I am a former professional poker player turned life coach. I leverage my years of reading people at the poker tables and navigating corporate strategy at a Fortune 100 company to help clients see their patterns clearly and determine their next best moves. I’m fascinated by games and the human psychology associated with playing them.

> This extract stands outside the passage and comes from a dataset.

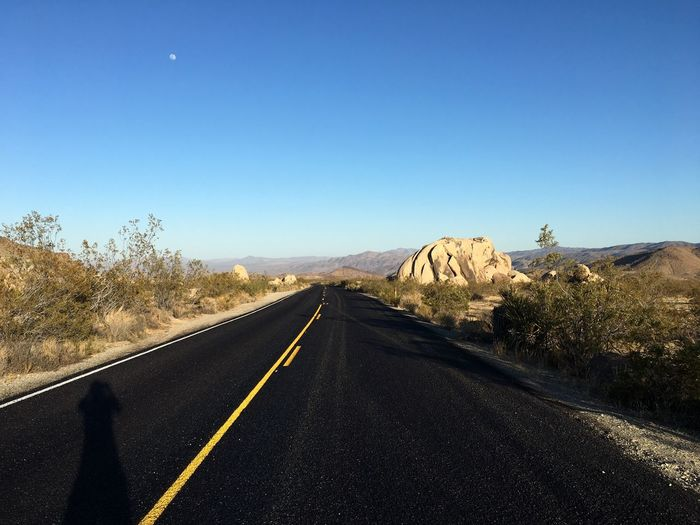 Road leading towards mountain against clear sky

If you’re curious what 1:1 coaching is all about you can find me at devinportercoaching.com where you can schedule a free session or sign up for my newsletter where I will sometimes send you an email discussing a popular game and how it relates to the human psyche. — Devin Porter


PHYSICAL

  • Frostbeard Studio Literature-Inspired Candles. My wife calls these “Nerd Candles”. I’m always looking for ways to make the common a little more magical and lighting a candle that smells like a character/location in the book I’m reading adds a delightful little touch!
  • Family portrait Simpson-ized! This turned out to be the best family photo we’ve ever taken! Hand-drawn and absolutely perfect, even the dogs are an exact replica of our dogs Dash and Norah Bones.
  • Memento Mori coin. I got this from the Daily Stoic (ran by Ryan Holliday) and it’s a beautiful and small (easy to carry in your pocket) reminder to be present right now. That you could die right now and this could all be over. A great gratitude reminder.

DIGITAL

  • NYT Daily Crossword! I got hooked on these a few years ago and it’s been a part of my daily routine since. There is something gratifying about the little jingle it plays when you complete the crossword. It’s a great way to keep sharp, learn something new every day, and marvel at the creativity and innovation of the puzzle creators.
  • A Podcast for Coaches. Mark Butler is my “Yoda” in the coaching space and his podcast is a great resource for any coach, therapist, or even entrepreneur as Mark also was the CFO for the YNAB (You need a Budget) app. I love how he thinks and articulates his thoughts in an inspiring and humble way. Part business, part coaching, always entertaining.

INVISIBLE

Ever since hearing this quote by Jerzy Gregorek:

“Easy decision, hard life. Hard decision, easy life.”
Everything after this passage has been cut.